[DAS] 1.6 draft 7

David Nix David.Nix at hci.utah.edu
Thu Sep 23 16:49:16 UTC 2010

Hello Thomas,

Yes, us too!  BAM file distribution has been built into the command line interface GenoViz Genometry DAS/2 server by the BioViz folks.  It needs a bit of testing before being added to the production release.  Provided there are no glitches, we'll add this functionality to the GenoPub GUI interface too.  This will allow one to visualize sequence reads in the Integrated Genome Browser via DAS/2 distribution.

IGB is pretty slick, the BioViz folks have done and continue to do an amazing job with this long running project.  Their implementation of short read visualization is quite good. Check out http://www.bioviz.org/igb/ and their "View Short Read Alignments in IGB" screencast.

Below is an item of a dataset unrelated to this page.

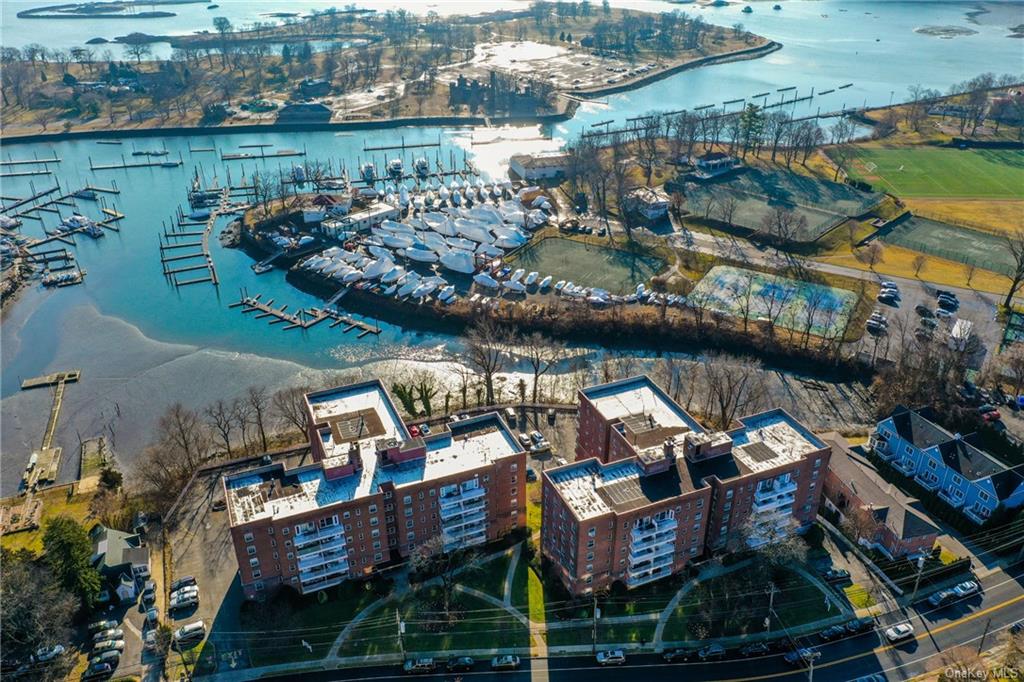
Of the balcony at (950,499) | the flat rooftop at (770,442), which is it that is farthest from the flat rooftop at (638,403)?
the balcony at (950,499)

I don't see any inherent  reason that DAS/1 cannot broker the BAM distribution.  Just need to implement the 1.6E alternative format.  I don't know how long it would take to modify the GenoViz code.  IGB currently supports DAS/1 so hopefully it wouldn't be too much work, 1-2 months with testing?

-cheers, D

On 9/23/10 8:44 AM, "Thomas Down" <thomas.a.down at gmail.com> wrote:

Hi David,

Just getting in touch to let you know that we're very interested in getting big piles of sequencing data onto genome browsers, and are certainly interested in alternative formats.  My current thoughts are that -- at least for what we're doing -- a slightly more concise XML schema, plus richer control of server-side summarization/binning (think maxbins++) might be the sweet spot, but very interested to see other options as well.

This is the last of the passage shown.